Friday, November 21, 2014

NSA DNA


A recent article reveals that there was institutional resistance within NSA to domestic mass surveillance. I am not surprised. There is no question that suspicionless mass surveillance of Americans violates the very DNA of NSA. Since the Church and Pike Committees of 1976, the mantra of the agency was Thou Shalt Not Surveil Americans.

When they began doing precisely that with the inception of "the Program," as President Bush's program of warrantless domestic mass surveillance was called, the early NSA whistleblowers resigned from their positions, and they filed formal complaints alleging waste, fraud and abuse with the Inspectors General of DOD, NSA, and DOJ.

Diane Roarke, the ranking staffer handling the NSA account at the House Committee on Intelligence, complained repeatedly to then-DCI Michael Hayden. Her account of their last meeting is memorable. She says that Hayden could not look her in the eye, and he explained to her that he had approval to conduct mass surveillance on Americans from the highest levels of government, from the President himself.

President George Bush was certainly aware of the Program, it was called the President's Terrorist Surveillance Program, or alternatively the President's Surveillance Program (PSP), and he did authorize it, but multiple accounts indicate that it was the brainchild of Vice President Dick Cheney. It was the office of the Vice President that championed the Program and steamrolled over all bureaucratic resistance. 
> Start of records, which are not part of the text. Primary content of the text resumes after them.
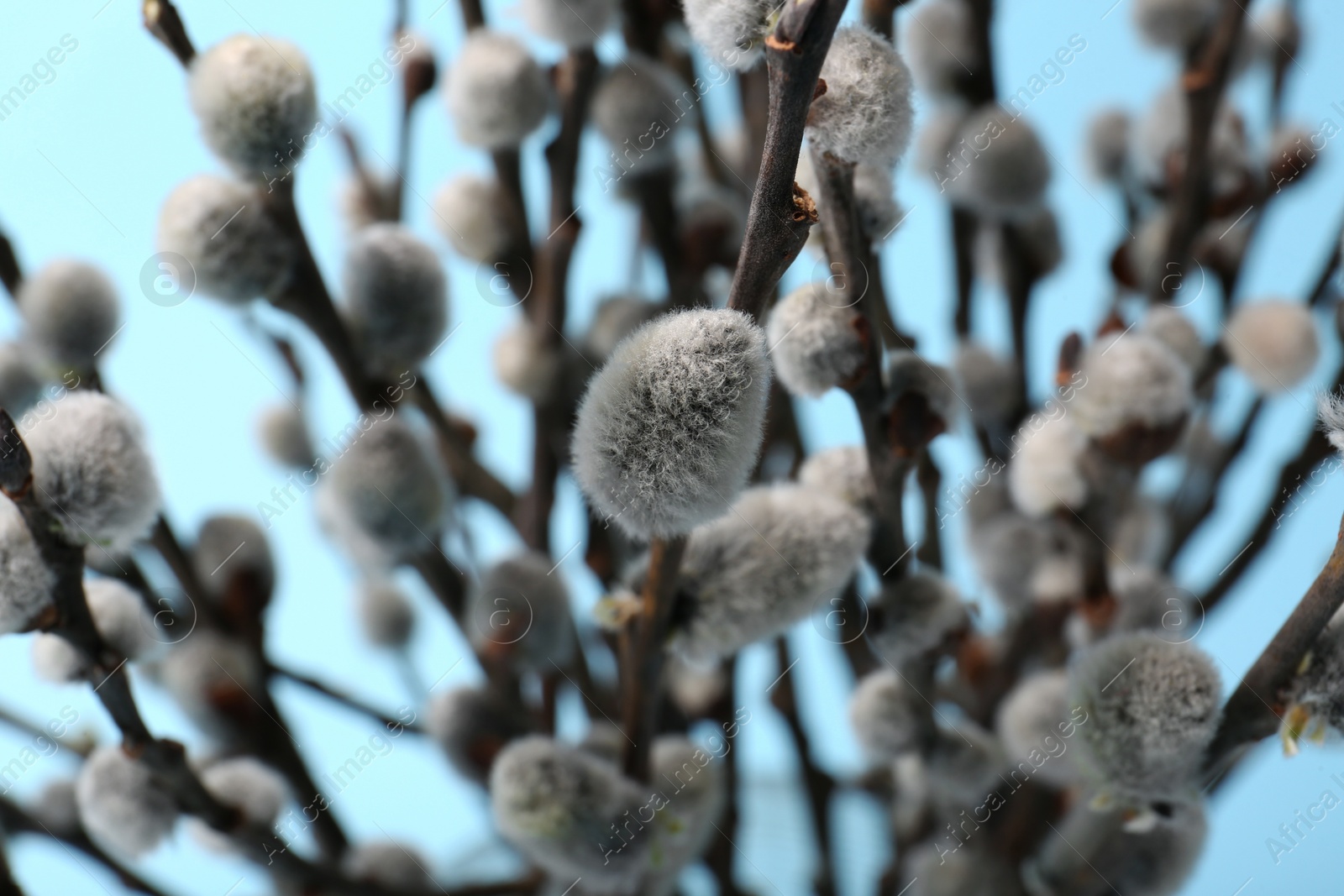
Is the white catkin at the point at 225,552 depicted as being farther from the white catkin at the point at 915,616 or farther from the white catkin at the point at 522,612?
the white catkin at the point at 915,616

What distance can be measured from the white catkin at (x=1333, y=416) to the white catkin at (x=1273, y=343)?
175 mm

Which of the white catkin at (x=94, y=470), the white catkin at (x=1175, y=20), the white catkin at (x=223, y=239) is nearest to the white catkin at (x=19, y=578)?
the white catkin at (x=94, y=470)

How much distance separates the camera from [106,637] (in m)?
0.41

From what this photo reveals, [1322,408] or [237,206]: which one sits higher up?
[237,206]

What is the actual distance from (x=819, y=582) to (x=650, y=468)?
0.39 ft

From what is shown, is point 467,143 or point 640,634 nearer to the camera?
point 640,634

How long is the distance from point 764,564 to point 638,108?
0.79 ft

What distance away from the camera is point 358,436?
1.59ft

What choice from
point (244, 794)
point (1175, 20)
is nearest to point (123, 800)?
point (244, 794)

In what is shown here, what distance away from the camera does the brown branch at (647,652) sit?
377 millimetres

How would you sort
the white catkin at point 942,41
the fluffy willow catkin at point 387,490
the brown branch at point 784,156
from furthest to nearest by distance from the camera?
the white catkin at point 942,41
the fluffy willow catkin at point 387,490
the brown branch at point 784,156

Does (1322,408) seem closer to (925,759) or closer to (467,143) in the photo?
(925,759)

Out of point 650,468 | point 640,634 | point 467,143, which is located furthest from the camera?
point 467,143

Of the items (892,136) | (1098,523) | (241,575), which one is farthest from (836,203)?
(241,575)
I suspect that somebody else was pulling Cheney's strings, but I also believe in the existence of the Illuminati and I subscribe to a conspiratorial view of history, so pay me no mind. Cheney's staff lawyer, David Addington, was the prime mover. Hayden was the DCI who re-authorized the Program, after then-Deputy Attorney General Jim Comey got hinky, uncomfortable with a radical reinterpretation of the President's powers under Article II of the Constitution.

This is how freedom in America died. Cheney put Addington in play, Addington wrote the foundational legal opinions rationalizing the mass surveillance of Americans, and good soldiers Michael Hayden and Keith Alexander executed the plan. Many protested, but to no avail. Most early NSA critics were destroyed financially and professionally, though their protests were legal, proper, and founded on a deep appreciation of their duty to uphold the Constitution against all enemies, foreign and domestic. The way that these critics were treated may represent the nadir of our history as a Republic. Their prosecution was shameful. I am not aware that any apology was ever rendered.

Edward Snowden emphasizes that the experiences of earlier NSA whistleblowers and dissenters like Diane Roarke, Kurt Wiebe, Thomas Drake, Ed Loomis, William Binney, Russell Tice, James Risen and Thomas Tamm led him to the realization that he would have to steal a massive cache of classified documents, lest he be marginalized and neutralized as they were. As the saying goes, the rest is history.

There is no question in my mind that these gentlemen, Cheney, Addington, Hayden, Alexander, all need to be called to testify before a Joint Special Committee on Mass Surveillance, and they need to be read their rights before they open their mouths.


Many of them should be in a Supermax wearing orange jumpsuits, along with other conspirators.

Appearing before a joint congressional hearing will do for a start.